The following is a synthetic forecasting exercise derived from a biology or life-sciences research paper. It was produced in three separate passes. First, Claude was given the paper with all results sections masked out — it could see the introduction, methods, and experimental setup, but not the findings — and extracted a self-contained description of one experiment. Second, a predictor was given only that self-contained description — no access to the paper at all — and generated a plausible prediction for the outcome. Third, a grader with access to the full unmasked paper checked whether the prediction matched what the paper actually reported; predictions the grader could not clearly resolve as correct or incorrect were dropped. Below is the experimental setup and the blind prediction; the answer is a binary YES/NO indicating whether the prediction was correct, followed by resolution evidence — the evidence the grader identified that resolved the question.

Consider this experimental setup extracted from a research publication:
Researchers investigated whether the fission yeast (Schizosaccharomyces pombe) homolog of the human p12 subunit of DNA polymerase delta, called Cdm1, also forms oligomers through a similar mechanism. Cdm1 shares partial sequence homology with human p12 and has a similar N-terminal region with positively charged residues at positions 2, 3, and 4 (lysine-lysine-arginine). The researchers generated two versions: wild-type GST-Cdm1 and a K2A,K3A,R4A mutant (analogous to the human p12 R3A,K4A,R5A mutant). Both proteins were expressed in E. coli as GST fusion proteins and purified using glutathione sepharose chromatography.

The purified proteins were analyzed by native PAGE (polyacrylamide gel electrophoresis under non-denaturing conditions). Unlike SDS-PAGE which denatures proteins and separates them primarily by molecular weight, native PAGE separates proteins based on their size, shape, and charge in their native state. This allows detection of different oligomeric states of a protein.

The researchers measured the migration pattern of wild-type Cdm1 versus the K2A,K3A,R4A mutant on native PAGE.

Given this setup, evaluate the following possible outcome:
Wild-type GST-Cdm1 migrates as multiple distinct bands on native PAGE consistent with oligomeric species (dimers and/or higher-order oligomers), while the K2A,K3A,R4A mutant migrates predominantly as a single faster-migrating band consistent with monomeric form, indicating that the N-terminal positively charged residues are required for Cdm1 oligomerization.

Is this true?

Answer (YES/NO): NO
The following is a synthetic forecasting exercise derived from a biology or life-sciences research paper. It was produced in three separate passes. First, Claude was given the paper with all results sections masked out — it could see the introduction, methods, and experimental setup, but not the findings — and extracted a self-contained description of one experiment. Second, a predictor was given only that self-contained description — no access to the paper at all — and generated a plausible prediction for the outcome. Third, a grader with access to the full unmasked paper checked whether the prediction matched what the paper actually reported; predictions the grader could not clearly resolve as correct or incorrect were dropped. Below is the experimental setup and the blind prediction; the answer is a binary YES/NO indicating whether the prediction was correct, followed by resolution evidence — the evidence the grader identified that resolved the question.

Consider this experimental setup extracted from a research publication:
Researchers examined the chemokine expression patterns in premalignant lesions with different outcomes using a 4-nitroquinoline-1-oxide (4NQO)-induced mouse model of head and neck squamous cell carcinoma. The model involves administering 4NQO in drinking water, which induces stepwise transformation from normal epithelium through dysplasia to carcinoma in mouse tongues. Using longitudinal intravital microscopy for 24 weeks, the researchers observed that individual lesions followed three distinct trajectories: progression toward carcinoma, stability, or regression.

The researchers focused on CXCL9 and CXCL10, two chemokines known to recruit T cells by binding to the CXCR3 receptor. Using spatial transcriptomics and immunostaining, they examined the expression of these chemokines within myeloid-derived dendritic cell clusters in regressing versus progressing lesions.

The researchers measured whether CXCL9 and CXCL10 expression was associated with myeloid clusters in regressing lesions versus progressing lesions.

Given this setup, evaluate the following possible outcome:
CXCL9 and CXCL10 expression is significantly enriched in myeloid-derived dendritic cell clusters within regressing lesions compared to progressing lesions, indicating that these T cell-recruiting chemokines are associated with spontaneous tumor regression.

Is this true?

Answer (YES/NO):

---

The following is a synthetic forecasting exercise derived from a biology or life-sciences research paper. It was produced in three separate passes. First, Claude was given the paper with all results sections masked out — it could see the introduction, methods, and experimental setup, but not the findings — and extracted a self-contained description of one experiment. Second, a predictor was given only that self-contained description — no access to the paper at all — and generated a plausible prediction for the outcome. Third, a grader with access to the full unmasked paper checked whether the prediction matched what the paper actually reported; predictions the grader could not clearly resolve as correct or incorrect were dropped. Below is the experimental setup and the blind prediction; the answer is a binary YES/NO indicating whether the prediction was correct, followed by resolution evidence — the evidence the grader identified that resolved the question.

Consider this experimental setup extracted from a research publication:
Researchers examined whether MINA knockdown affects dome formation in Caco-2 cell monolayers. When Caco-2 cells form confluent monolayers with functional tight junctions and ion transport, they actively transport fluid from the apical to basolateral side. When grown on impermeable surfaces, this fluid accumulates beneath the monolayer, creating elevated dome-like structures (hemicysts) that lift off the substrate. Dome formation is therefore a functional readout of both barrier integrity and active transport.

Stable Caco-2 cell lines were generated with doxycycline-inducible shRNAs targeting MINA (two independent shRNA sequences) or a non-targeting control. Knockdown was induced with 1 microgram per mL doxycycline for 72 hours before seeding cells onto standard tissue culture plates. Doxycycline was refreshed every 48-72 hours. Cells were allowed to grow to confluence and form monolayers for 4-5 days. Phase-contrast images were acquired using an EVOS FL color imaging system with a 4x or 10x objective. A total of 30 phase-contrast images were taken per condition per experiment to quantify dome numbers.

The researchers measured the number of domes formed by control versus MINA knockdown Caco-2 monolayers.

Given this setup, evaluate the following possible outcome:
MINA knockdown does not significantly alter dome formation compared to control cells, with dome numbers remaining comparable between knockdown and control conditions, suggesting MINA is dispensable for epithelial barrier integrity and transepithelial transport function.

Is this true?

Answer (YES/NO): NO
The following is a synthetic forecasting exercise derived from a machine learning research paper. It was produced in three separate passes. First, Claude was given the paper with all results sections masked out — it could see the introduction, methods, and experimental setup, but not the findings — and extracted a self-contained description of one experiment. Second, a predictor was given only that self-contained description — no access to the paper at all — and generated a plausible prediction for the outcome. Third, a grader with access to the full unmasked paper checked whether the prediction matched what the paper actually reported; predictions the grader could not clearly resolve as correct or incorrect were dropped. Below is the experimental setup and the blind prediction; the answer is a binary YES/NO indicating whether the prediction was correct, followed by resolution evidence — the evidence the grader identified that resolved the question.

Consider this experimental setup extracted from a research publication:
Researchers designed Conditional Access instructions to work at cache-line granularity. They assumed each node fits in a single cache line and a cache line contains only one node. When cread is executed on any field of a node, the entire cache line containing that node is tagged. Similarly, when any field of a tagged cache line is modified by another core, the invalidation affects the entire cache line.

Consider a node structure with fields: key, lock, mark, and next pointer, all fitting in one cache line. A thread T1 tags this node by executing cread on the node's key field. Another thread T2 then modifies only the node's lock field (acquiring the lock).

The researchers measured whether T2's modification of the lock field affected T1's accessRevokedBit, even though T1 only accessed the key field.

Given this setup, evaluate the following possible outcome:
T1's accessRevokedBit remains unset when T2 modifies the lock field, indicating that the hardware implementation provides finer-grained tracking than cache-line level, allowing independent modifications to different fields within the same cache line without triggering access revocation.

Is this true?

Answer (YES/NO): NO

WHAT YOU ARE ASKED TO DO.
If a line in the listing holds the word "compared", copy it out.

WRITTEN RESPONSE.
CXCL9 and CXCL10 expression is significantly enriched in myeloid-derived dendritic cell clusters within regressing lesions compared to progressing lesions, indicating that these T cell-recruiting chemokines are associated with spontaneous tumor regression.
MINA knockdown does not significantly alter dome formation compared to control cells, with dome numbers remaining comparable between knockdown and control conditions, suggesting MINA is dispensable for epithelial barrier integrity and transepithelial transport function.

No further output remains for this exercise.